Le Parlement fédéral quelque incontestable que soit son droit à la non-ratification pourrait hésiter à l’exercer, parce que cela reviendrait à prendre en otage un Traité commercial paraphé par la Commission et par les 28 gouvernements. Il faudrait pour cela de solides raisons. Ces raisons existent. Mais avant de les parcourir, trois réflexions liminaires:
1) Il ne s’agit pas ici d’une zone de libre-échange de plus, car le TTIP va bien plus loin: ses promoteurs l’ont qualifié de «marché intérieur transatlantique» (De Gucht) et d’«OTAN économique» (Clinton). Que cette intégration se fasse avec un allié stratégique ne devrait pas nous rassurer, car le risque de mainmise sur le projet européen est réel puisqu’ à la dépendance stratégique va s’ajouter la dépendance économique. L’emprise des MNCs américaines sur des pans stratégiques en devenir de l’économie européenne est encore plus préoccupante. Rappelons-nous l’alliance du pot de terre et du pot de fer de La Fontaine: le pot de fer ne voulait pas de mal au pot de terre…

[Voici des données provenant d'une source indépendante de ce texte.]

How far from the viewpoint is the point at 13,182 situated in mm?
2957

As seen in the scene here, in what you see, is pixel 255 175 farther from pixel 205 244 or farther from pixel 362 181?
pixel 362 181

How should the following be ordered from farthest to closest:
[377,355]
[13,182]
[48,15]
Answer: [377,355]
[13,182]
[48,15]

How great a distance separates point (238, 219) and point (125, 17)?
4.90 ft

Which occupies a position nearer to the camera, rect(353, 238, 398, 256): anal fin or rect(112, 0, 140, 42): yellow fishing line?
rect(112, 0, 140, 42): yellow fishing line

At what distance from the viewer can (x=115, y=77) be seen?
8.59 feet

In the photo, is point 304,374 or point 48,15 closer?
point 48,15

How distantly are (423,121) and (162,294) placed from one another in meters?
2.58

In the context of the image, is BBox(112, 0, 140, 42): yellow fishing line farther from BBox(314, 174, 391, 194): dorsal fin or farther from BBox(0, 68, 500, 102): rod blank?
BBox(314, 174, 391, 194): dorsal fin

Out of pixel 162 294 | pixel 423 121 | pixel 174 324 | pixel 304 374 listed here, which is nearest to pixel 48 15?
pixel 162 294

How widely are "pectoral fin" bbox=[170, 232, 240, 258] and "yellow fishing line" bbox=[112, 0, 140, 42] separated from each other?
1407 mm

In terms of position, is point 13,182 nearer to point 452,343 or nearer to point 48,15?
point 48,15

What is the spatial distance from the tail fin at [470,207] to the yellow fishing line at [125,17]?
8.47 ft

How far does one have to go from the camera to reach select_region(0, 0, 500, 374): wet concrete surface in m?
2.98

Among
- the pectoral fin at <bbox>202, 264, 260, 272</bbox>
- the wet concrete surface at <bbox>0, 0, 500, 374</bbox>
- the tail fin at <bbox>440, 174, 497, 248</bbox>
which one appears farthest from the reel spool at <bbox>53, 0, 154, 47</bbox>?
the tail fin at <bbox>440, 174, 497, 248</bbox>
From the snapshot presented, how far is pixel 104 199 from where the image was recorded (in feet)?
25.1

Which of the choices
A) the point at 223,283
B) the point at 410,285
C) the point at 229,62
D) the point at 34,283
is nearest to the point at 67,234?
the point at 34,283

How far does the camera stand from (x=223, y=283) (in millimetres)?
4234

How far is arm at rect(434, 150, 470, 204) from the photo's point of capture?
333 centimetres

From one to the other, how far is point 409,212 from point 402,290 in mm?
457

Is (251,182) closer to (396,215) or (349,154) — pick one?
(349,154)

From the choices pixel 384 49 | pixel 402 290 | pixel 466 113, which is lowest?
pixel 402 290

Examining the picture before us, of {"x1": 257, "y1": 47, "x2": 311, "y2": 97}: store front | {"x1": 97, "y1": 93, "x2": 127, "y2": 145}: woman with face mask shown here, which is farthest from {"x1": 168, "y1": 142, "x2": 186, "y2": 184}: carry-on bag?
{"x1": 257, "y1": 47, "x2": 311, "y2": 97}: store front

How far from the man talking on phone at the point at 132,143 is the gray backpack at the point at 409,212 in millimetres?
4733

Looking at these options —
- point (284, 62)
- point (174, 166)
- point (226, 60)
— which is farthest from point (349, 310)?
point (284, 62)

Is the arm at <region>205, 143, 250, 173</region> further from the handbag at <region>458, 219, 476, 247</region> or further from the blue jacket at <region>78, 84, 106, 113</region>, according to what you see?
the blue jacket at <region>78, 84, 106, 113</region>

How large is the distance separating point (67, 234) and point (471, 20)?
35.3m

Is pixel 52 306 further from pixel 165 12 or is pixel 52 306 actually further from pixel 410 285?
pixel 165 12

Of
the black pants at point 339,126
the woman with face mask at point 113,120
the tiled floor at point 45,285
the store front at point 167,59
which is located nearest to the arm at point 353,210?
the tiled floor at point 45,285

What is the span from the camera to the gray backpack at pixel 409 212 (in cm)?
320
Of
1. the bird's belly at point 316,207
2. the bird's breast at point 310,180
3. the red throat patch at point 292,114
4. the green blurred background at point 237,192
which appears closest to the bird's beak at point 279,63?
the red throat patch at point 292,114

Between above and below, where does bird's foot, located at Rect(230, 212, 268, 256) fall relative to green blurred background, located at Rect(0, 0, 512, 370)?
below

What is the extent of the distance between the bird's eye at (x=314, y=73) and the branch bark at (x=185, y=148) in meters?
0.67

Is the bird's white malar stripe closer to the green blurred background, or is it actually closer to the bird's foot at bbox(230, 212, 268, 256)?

2) La négociation est en effet asymétrique. Pour la première fois, l’UE négocie avec (beaucoup) plus fort qu’elle. N’en déplaise à Mrs Malmström, la supériorité démographique de l’UE est bien peu de choses en regard de sa désunion, de son retard technologique et de sa dépendance stratégique. Relevons ainsi:

a. l’extraterritorialité de juridiction des Etats-Unis en matière de fiscalité, de sanctions attachées à l’usage du dollar, de politique de concurrence, de lutte contre la corruption sur des marchés tiers;

b. l’unité des Etats-Unis qui contraste avec la coalition lâche de 28 EM divisés: un marché intérieur inachevé dans des secteurs stratégiques (énergie, télécom, numérique, services financiers, industries de défense) et 8 monnaies contre le dollar; prévoit-on un mécanisme de régulation du change euro et dollar?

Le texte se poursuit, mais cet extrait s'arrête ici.